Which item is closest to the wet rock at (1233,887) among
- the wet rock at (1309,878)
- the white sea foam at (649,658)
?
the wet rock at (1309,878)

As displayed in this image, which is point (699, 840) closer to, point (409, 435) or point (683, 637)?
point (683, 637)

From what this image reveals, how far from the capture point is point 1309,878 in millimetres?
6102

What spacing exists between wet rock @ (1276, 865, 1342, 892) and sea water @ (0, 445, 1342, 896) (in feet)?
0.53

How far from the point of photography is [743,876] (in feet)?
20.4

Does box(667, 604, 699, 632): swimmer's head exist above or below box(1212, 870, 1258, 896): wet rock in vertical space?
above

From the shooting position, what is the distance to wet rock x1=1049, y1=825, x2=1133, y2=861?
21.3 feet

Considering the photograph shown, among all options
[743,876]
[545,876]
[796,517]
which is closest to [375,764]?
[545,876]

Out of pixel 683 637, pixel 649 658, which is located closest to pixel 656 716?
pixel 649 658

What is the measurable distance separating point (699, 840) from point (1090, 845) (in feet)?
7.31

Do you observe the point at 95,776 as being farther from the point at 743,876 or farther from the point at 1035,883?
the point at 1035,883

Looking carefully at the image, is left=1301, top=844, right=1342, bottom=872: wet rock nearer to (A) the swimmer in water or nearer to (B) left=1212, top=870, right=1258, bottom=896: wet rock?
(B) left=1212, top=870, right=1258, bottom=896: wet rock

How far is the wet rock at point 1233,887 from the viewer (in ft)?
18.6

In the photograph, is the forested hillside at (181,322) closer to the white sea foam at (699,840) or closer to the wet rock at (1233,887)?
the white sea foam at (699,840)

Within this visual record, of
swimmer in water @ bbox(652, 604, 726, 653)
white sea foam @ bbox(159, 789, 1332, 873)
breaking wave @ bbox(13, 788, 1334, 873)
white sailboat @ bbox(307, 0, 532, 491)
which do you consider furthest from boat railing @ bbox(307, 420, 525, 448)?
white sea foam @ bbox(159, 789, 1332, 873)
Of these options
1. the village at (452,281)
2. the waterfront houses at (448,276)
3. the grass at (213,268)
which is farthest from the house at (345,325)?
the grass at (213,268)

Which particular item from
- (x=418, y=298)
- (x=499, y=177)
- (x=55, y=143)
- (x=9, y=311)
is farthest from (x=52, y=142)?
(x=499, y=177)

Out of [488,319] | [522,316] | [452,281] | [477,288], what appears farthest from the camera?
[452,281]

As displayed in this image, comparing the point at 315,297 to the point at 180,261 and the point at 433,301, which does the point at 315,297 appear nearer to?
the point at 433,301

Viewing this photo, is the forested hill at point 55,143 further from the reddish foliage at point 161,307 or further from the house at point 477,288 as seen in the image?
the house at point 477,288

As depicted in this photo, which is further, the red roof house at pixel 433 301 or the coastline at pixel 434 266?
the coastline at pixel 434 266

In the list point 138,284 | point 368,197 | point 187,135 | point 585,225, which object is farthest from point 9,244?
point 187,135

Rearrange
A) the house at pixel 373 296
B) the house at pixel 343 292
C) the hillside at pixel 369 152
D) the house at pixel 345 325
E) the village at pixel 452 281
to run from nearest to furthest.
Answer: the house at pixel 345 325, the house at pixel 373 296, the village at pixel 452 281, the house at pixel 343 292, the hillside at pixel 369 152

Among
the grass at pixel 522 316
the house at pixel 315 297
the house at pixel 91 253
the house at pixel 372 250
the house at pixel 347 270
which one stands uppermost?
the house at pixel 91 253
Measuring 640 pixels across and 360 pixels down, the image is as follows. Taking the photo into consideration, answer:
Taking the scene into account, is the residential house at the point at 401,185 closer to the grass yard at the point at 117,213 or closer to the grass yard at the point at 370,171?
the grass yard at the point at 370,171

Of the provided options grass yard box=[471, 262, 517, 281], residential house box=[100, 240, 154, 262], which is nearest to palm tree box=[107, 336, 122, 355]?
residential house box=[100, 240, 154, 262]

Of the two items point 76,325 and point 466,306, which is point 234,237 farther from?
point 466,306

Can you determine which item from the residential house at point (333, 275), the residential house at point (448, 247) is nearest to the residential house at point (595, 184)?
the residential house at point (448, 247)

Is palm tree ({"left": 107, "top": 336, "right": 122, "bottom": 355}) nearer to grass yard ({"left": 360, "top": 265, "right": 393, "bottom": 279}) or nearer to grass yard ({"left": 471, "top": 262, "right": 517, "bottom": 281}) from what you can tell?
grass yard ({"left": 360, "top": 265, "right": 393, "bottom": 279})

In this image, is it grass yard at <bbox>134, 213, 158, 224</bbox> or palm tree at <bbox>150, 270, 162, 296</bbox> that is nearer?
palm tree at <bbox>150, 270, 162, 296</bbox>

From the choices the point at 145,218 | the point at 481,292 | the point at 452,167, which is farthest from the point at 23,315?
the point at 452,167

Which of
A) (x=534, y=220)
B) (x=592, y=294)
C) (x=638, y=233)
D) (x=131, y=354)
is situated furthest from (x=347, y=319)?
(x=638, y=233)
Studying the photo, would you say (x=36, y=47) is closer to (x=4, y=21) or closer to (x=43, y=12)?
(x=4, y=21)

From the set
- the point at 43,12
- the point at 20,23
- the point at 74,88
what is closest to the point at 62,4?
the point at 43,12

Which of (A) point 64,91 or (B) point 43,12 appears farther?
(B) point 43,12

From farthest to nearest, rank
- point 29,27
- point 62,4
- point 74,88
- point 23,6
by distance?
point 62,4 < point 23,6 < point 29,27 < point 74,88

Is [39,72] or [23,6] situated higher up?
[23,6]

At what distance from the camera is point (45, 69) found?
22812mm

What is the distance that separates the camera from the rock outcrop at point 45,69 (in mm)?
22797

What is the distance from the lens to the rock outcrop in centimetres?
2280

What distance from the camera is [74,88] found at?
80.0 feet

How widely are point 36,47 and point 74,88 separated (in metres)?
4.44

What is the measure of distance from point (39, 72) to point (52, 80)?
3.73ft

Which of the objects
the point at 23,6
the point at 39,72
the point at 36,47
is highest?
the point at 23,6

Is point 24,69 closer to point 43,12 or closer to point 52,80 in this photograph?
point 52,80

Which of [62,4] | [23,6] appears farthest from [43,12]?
-------
• [Goal of the exercise]: Repeat each record in full; every line must match exactly.

• [Correct result]:
Which item is closest to the wet rock at (1233,887) among
- the wet rock at (1309,878)
- the white sea foam at (649,658)
?
the wet rock at (1309,878)

As displayed in this image, which is point (699, 840) closer to, point (409, 435) or point (683, 637)?
point (683, 637)

From what this image reveals, how far from the capture point is point 1309,878 in millimetres?
6102

What spacing exists between wet rock @ (1276, 865, 1342, 892) and sea water @ (0, 445, 1342, 896) (in feet)?
0.53

How far from the point of photography is [743,876] (in feet)?
20.4

Does box(667, 604, 699, 632): swimmer's head exist above or below box(1212, 870, 1258, 896): wet rock in vertical space?
above

From the shooting position, what is the distance to wet rock x1=1049, y1=825, x2=1133, y2=861?
21.3 feet

Considering the photograph shown, among all options
[743,876]
[545,876]
[796,517]
which is closest to [375,764]?
[545,876]

Out of pixel 683 637, pixel 649 658, which is located closest to pixel 656 716?
pixel 649 658

What is the measurable distance separating point (699, 840) from point (1090, 845) (in feet)?
7.31

Do you observe the point at 95,776 as being farther from the point at 743,876 or farther from the point at 1035,883?
the point at 1035,883

Looking carefully at the image, is left=1301, top=844, right=1342, bottom=872: wet rock nearer to (A) the swimmer in water or nearer to (B) left=1212, top=870, right=1258, bottom=896: wet rock?
(B) left=1212, top=870, right=1258, bottom=896: wet rock

How far is the wet rock at point 1233,887 from the viewer (in ft)?
18.6

In the photograph, is the forested hillside at (181,322) closer to the white sea foam at (699,840) or closer to the wet rock at (1233,887)?
the white sea foam at (699,840)

Within this visual record, of
swimmer in water @ bbox(652, 604, 726, 653)
white sea foam @ bbox(159, 789, 1332, 873)
breaking wave @ bbox(13, 788, 1334, 873)
white sailboat @ bbox(307, 0, 532, 491)
which do you consider furthest from boat railing @ bbox(307, 420, 525, 448)?
white sea foam @ bbox(159, 789, 1332, 873)
Of these options
1. the village at (452,281)
2. the waterfront houses at (448,276)
3. the grass at (213,268)
which is farthest from the house at (345,325)?
the grass at (213,268)

Which particular item from
- (x=418, y=298)
- (x=499, y=177)
- (x=55, y=143)
- (x=9, y=311)
is farthest from (x=52, y=142)?
(x=499, y=177)

Out of [488,319] | [522,316] | [452,281] | [477,288], what appears farthest from the camera?
[452,281]

As displayed in this image, comparing the point at 315,297 to the point at 180,261 and the point at 433,301, which does the point at 315,297 appear nearer to?
the point at 433,301

Viewing this photo, is the forested hill at point 55,143 further from the reddish foliage at point 161,307 or further from the house at point 477,288 as seen in the image?
the house at point 477,288

As depicted in this photo, which is further, the red roof house at pixel 433 301 or the coastline at pixel 434 266?
the coastline at pixel 434 266

In the list point 138,284 | point 368,197 | point 187,135 | point 585,225, which object is farthest from point 9,244?
point 187,135

Rearrange
A) the house at pixel 373 296
B) the house at pixel 343 292
C) the hillside at pixel 369 152
D) the house at pixel 345 325
E) the village at pixel 452 281
to run from nearest to furthest.
Answer: the house at pixel 345 325, the house at pixel 373 296, the village at pixel 452 281, the house at pixel 343 292, the hillside at pixel 369 152

Among
the grass at pixel 522 316
the house at pixel 315 297
the house at pixel 91 253
the house at pixel 372 250
the house at pixel 347 270
which one stands uppermost?
the house at pixel 91 253
Measuring 640 pixels across and 360 pixels down, the image is as follows. Taking the photo into consideration, answer:
Taking the scene into account, is the residential house at the point at 401,185 closer to the grass yard at the point at 117,213 or closer to the grass yard at the point at 370,171?
the grass yard at the point at 370,171

Of the provided options grass yard box=[471, 262, 517, 281], residential house box=[100, 240, 154, 262], which is nearest to palm tree box=[107, 336, 122, 355]?
residential house box=[100, 240, 154, 262]

Of the two items point 76,325 and point 466,306, which is point 234,237 farther from?
point 466,306

Can you determine which item from the residential house at point (333, 275), the residential house at point (448, 247) is nearest to the residential house at point (595, 184)?
the residential house at point (448, 247)

Is palm tree ({"left": 107, "top": 336, "right": 122, "bottom": 355}) nearer to grass yard ({"left": 360, "top": 265, "right": 393, "bottom": 279}) or nearer to grass yard ({"left": 471, "top": 262, "right": 517, "bottom": 281}) from what you can tell?
grass yard ({"left": 360, "top": 265, "right": 393, "bottom": 279})

In this image, is it grass yard at <bbox>134, 213, 158, 224</bbox> or palm tree at <bbox>150, 270, 162, 296</bbox> that is nearer?
palm tree at <bbox>150, 270, 162, 296</bbox>

From the choices the point at 145,218 | the point at 481,292 | the point at 452,167, which is farthest from the point at 23,315?
the point at 452,167

Which of
A) (x=534, y=220)
B) (x=592, y=294)
C) (x=638, y=233)
D) (x=131, y=354)
is situated furthest from (x=347, y=319)?
(x=638, y=233)
Studying the photo, would you say (x=36, y=47) is closer to (x=4, y=21) or closer to (x=43, y=12)?
(x=4, y=21)

From the set
- the point at 43,12
- the point at 20,23
- the point at 74,88
what is closest to the point at 62,4?
the point at 43,12

Which of (A) point 64,91 or (B) point 43,12 appears farther?
(B) point 43,12

From farthest to nearest, rank
- point 29,27
- point 62,4
- point 74,88
- point 23,6
by distance?
point 62,4 < point 23,6 < point 29,27 < point 74,88

Is [39,72] or [23,6] situated higher up?
[23,6]

At what distance from the camera is point (45, 69) found?
22812mm

What is the distance that separates the camera from the rock outcrop at point 45,69 (in mm)?
22797

What is the distance from the lens to the rock outcrop in centimetres?
2280

What distance from the camera is [74,88] found at?
80.0 feet

How widely are point 36,47 and point 74,88 separated (in metres)?
4.44

What is the measure of distance from point (39, 72) to point (52, 80)?
3.73ft

Which of the objects
the point at 23,6
the point at 39,72
the point at 36,47
is highest?
the point at 23,6

Is point 24,69 closer to point 43,12 or closer to point 52,80 in this photograph?
point 52,80

Which of [62,4] | [23,6] appears farthest from [43,12]?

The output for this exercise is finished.